The Jacobs School of Engineering now hosts a maker-space home to ECE5, one of the five “hands-on” courses created for the 2016-17 curriculum. In ECE5, “Making, Breaking and Hacking Stuff,” freshman are taught how to work in collaborative team projects. There are four main labs that cover communications, analog circuits, digital signal/image processing and embedded systems and control. From soldering skills to programming arduino microcontrollers, the incoming freshman are getting an up-close and hands-on understanding of how things work.
“We are redefining the electrical engineering experience with these hands-on classes. You used to only learn about a controls system from a lecture slide, now you get to build and control a robot,” says Karcher Morris, head TA for ECE5. “The students are really benefitting from being hands-on in the lab and get to see multiple projects from start to finish, something they wouldn’t have previously experienced.”
On March 4, some of the electrical engineering students demonstrated their projects and shared the hands-on curriculum at “Get Launched SB!” a networking event put on by Impact Hub, a tech incubator in Santa Barbara. The goal was for students to rub shoulders with corporate sponsors, Microchip, Arduino, and Arrow Electronics and to learn about rapid prototyping for hardware-based start-ups.
The electrical engineering students were very well received at "Get Launched SB!" and had a few start-ups inquiring about what kinds of devices they can create. One such example was Ron Gans from a start-up called Observables who hopes to launch in the next month and is looking for students with just that end-to-end project knowledge the students are required to learn.
|Raul Pegan, computer engineering student|
“Being a part of a collaborative team and seeing fruition in the hard work is the most rewarding part of the curriculum,” says Raul Pegan, Computer Engineering student.
The sponsors were all very excited about the electrical engineering projects and the students felt a real sense of accomplishment.
"Meeting so many innovative startups at Impact Hub made it clear that having hands-on skills to prototype your ideas is crucial to starting a successful company. We are lucky that at UC San Diego we now have the opportunity to hone those skills,” says Buu Truong, electrical engineering student.
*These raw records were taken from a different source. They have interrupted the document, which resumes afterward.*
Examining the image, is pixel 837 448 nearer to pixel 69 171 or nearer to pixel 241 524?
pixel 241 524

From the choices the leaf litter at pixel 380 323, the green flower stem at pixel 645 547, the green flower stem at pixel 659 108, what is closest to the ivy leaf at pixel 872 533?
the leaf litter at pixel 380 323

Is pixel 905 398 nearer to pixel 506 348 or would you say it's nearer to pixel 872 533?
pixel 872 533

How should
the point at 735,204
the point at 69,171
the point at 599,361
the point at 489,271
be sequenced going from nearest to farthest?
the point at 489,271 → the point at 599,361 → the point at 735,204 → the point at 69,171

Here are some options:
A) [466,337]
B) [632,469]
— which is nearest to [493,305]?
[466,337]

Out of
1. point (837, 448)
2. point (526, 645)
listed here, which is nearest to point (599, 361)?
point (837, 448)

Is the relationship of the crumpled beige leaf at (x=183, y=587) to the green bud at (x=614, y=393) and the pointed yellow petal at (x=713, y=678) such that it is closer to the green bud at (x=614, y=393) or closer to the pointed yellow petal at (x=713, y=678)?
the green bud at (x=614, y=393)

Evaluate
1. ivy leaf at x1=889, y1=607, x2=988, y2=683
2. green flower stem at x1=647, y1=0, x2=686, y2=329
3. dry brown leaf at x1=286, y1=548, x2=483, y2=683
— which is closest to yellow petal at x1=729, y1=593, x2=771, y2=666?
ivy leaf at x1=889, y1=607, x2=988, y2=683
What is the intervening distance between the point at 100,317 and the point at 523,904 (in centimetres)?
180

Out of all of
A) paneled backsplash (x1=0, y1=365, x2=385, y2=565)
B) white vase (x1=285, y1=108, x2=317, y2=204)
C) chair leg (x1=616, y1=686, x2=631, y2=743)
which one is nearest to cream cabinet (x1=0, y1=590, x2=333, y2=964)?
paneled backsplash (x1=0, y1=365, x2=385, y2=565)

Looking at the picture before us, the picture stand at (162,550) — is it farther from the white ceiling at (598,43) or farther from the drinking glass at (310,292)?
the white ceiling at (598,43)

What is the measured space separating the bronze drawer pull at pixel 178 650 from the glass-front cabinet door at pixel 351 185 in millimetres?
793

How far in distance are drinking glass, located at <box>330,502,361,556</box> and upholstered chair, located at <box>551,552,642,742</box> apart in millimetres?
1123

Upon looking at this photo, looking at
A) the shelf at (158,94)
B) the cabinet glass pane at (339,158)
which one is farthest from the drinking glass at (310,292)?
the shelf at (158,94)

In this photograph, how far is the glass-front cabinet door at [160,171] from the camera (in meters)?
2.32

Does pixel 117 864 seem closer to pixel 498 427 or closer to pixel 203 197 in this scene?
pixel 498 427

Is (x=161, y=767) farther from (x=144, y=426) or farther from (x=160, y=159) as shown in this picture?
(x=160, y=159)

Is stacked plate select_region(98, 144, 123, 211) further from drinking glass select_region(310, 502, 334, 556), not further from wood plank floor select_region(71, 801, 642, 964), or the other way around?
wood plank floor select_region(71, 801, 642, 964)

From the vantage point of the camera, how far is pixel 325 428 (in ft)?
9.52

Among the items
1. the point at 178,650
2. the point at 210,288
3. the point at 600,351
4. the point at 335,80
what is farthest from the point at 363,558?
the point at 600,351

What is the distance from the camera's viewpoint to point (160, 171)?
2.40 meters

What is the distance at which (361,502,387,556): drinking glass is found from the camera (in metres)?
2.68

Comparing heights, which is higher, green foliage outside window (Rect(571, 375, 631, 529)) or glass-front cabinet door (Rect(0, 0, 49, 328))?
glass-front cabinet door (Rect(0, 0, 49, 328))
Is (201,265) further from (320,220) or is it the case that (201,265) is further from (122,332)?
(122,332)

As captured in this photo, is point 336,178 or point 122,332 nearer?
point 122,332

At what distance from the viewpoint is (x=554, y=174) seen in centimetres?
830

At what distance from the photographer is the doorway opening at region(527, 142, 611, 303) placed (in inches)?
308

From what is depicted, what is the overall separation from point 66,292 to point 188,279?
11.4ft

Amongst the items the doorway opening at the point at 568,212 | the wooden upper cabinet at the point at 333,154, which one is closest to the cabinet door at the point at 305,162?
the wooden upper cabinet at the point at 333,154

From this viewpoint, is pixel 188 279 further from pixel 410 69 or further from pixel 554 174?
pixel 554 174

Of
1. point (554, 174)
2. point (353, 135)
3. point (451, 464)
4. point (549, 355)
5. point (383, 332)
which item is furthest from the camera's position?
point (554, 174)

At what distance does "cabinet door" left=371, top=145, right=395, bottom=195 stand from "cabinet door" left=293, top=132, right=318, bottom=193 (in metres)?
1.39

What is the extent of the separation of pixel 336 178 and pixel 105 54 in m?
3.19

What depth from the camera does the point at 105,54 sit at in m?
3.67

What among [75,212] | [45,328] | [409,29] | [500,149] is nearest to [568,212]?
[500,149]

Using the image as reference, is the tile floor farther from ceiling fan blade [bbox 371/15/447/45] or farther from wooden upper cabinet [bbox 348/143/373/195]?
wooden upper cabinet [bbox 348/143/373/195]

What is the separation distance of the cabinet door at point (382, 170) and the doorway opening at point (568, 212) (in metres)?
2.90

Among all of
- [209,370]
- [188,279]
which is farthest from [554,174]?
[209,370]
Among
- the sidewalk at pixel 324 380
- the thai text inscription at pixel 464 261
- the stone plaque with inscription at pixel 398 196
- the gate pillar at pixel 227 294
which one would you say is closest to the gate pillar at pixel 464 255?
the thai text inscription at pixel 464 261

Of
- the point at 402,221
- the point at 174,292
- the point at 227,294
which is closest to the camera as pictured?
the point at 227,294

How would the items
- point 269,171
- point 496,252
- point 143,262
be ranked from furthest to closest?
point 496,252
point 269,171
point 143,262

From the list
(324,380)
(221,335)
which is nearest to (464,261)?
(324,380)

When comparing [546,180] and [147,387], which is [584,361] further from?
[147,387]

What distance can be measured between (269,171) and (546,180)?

Besides ECE5, we also featured hands-on projects in ECE196 (Project-in-a-Box) and ECE188 (The Art of Product Engineering). They had a great time sharing their experiences.
Kathy Giori, Vice President of Operations at Arduino said to Morris, “Thank you for sending your brilliant team of UC San Diego engineering students to Get Launched SB! Your presence made the event for Arduino far more successful and enjoyable. Your demonstrations and projects are outstanding - I’m definitely going to follow up with Professor Nguyen about how to take this further.”